What Nobody Tells You About Mammograms

Today, October 1, marks the first day of Breast Cancer Awareness month – and a particularly timely topic for me, since I reached the age where a first mammogram is recommended. (The American Cancer Society says an average-risk woman like myself should start yearly mammograms at age 40.) Because of this, I’m taking a moment to write about my experience with my first mammogram – and if you are age 40, to go get one done, if you haven’t already.  Going into it, there are a few things I wish I had known and that I’m sharing with you now.

The First Mammogram Is Scary

There’s no way around it; getting that first mammogram is scary. No matter how gentle the staff is, or what type of machine they use, you’re still staring down a behemoth of a machine. You’re facing the fact that you’re 40, and that by all accounts, you’re middle-aged. It’s not a great feeling, and it’s a harsh reminder of your own mortality. Add in the fact that you’re wearing a scratchy wrap-front clinic top, and before you’ve even gotten the mammogram, you’re already pretty uncomfortable.

First mammogram: the machine
The behemoth

Mammograms Can Hurt

Your doctor isn’t going to tell you this, but I will: mammograms hurt. It’s a brief amount of pain, but it’s still pain as your breasts are squished between a couple of radiology plates. You have to stand as still as possible and breathe, and it’s not easy. I don’t know if the pain is less if you have larger breasts, but my small ones were definitely squeezed uncomfortably.

You’ll Feel Manhandled

Again, this may be specific to small-breasted women, but getting into position for a clear mammogram is no easy feat. At my first mammogram, the radiologist had to shift and re-position me so that she could get a clear image.

You’ll Probably Get Called Back

Getting called back for a second mammogram is fairly common, and I feel like this wasn’t emphasized enough. Needing a second mammogram does not mean you have cancer. In my case, and in a lot of cases, it can be normal calcifications that occur as you age. Or it can be because you have dense breast tissue, and the radiologist needs another view. But fewer than 1 in 10 women who get called back for a second mammogram have cancer, so if you do get called back, keep calm and carry on as usual.

Know Your Insurance Plan

Under the Affordable Care Act, your health insurance plan must pay for your screening mammogram. However, if you have to go back for a second mammogram, make sure you know how it’s covered. For example, you may have to pay out of pocket until you hit your deductible, so shop around for a center that won’t sock it to you. Or, if you’re lucky, your health insurance will cover a diagnostic mammogram if you go to an in-network provider.

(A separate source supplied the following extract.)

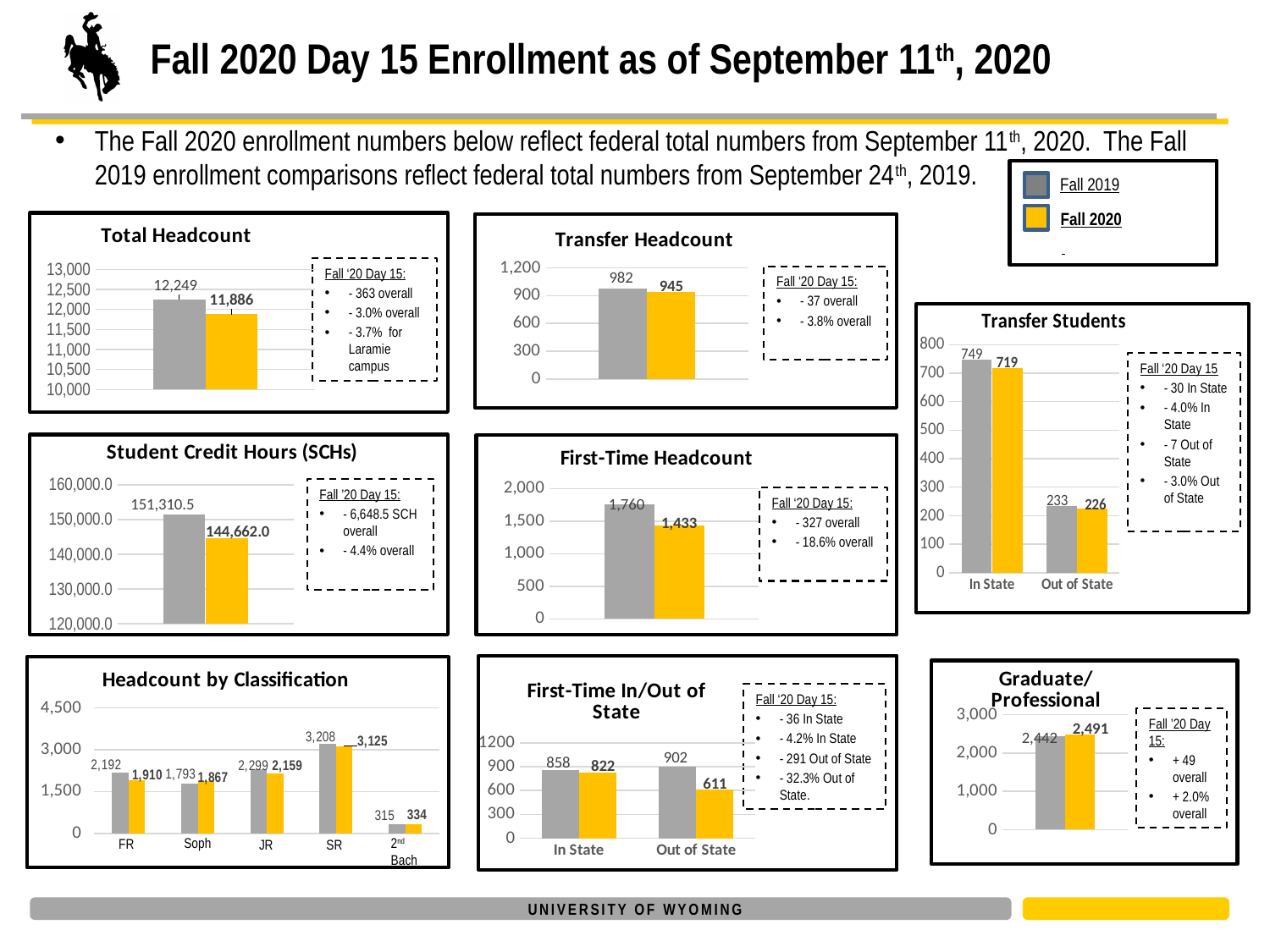
In the Transfer Students chart, what is the difference between the Fall 2019 and Fall 2020 In State values? 30 In the Transfer Headcount chart, what is the Fall 2019 value? 982 In the First-Time Headcount chart, which is larger, the Fall 2019 or the Fall 2020 value? Fall 2019 In the Total Headcount chart, what is the difference between the Fall 2019 and Fall 2020 values? 363 In the Student Credit Hours (SCHs) chart, what is the Fall 2020 value? 144,662.0 In the Headcount by Classification chart, how many classification categories are shown on the x axis? 5 In the Headcount by Classification chart, what is the Fall 2020 value for Soph? 1,867 In the First-Time In/Out of State chart, what is the Fall 2020 value for Out of State? 611 In the Graduate/Professional chart, which is larger, the Fall 2019 or the Fall 2020 value? Fall 2020 What type of chart is the Total Headcount chart? Bar chart In the Total Headcount chart, what is the Fall 2020 value? 11,886 In the Headcount by Classification chart, which classification has the highest Fall 2019 headcount? SR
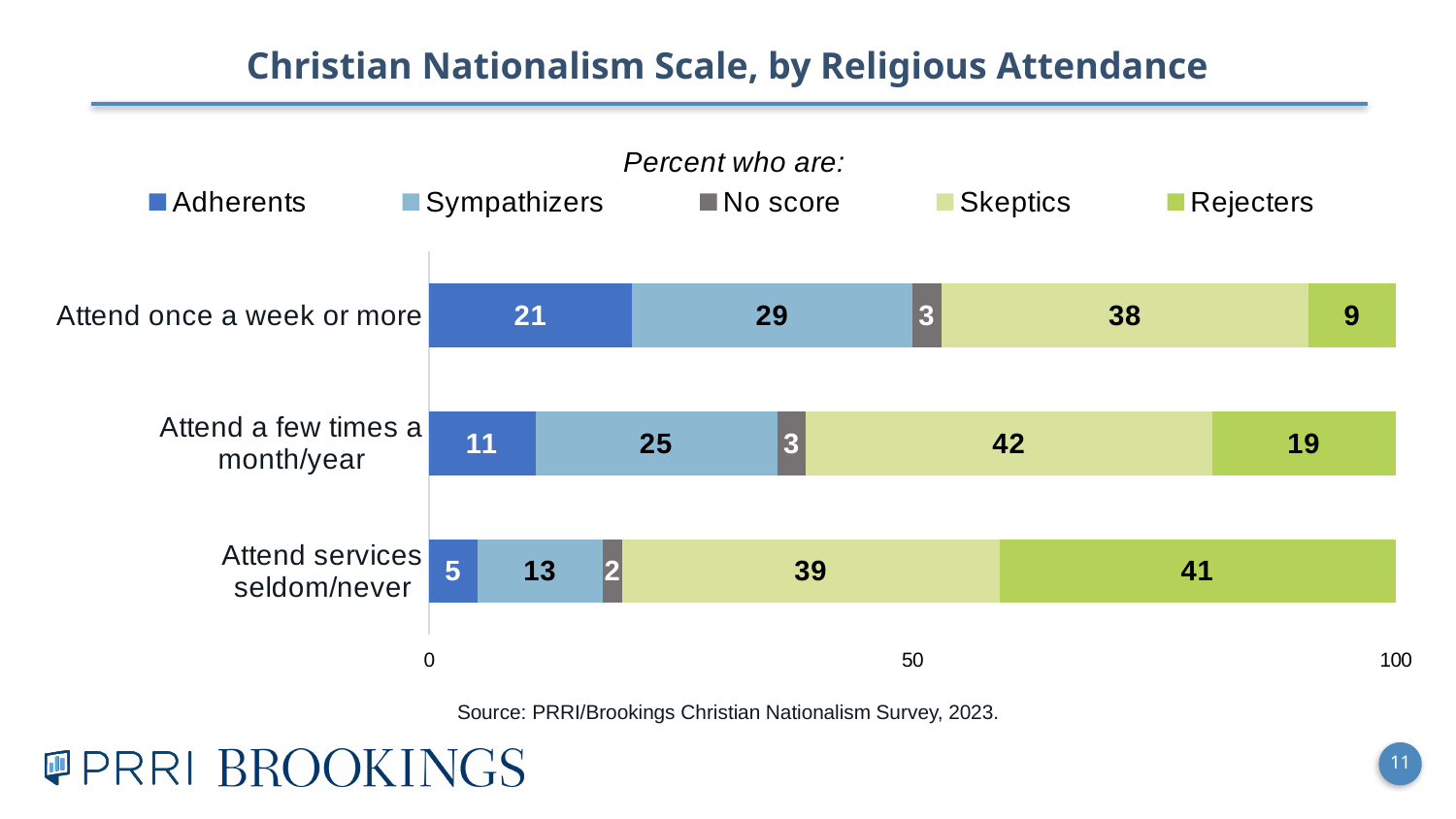
What percent of those who attend once a week or more are Adherents? 21 What percent of those who attend services seldom/never are Rejecters? 41 Which attendance group has the highest percent of Adherents? Attend once a week or more What kind of chart is shown on the slide? Stacked bar chart How many series does the legend list? 5 Which attendance group has the lowest percent of Rejecters? Attend once a week or more What percent of those who attend a few times a month/year are Skeptics? 42 What is the title of the chart? Christian Nationalism Scale, by Religious Attendance How many attendance categories are shown in the chart? 3 What is the total of the stacked bar for those who attend once a week or more? 100 Which is larger: the percent of Rejecters among those who attend a few times a month/year or among those who attend services seldom/never? Attend services seldom/never What is the difference in the percent of Sympathizers between those who attend once a week or more and those who attend services seldom/never? 16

Before I had my first mammogram, there are a few things I wish I had been told. Here they are, in no particular order.

Don’t Go to Solis Mammography

My ob/gyn referred me to Solis Mammography, a chain of mammogram centers in Texas, Ohio, North Carolina, Arizona, and Pennsylvania. I wish she hadn’t. My first mammogram there was fine, although I ended up not having my follow-up there. Why?

Solis is not an in-network provider for my health insurance. When I arrived for my follow-up, I was informed that my out-of-pocket cost was $916 – suspiciously close to my deductible with an “insurance discount.” No one had called me to inform me of this, so I walked out. While the center director reached out later, the damage was done – I was not going back, and I was not going under private pay for $500, either (something the woman at the billing desk didn’t provide the option of doing at all).

Oh, and it gets better: I just received a bill from Solis for my first mammogram, with the notation that my insurance was “not in effect” at the time of service. This is a deceptive practice if they can’t inform the patient ahead of time or at the time of service, and if they’re removing my insurance information to try to get me to pay more.

Still – don’t hesitate to get your first mammogram! If you haven’t yet hit 40, there are still things you can do to detect cancer and assess your risk. If you’ve taken a 23andMe test, you can run the results through Promethese to find out if you have a BRCA gene mutation. You can do regular self-exams. Remember, breast cancer is the second most common cancer in women, right after skin cancer, and early detection is critical for treatment.


3 thoughts on “What Nobody Tells You About Mammograms

    1. Double and triple check with your health insurance! They won’t call you if it’s not covered. I hate them.

  1. I’m still some time from mine but these are great tips! I’ll definitely have to check my insurance before I go and make sure it’s covered so I don’t have any issues. Thanks for sharing!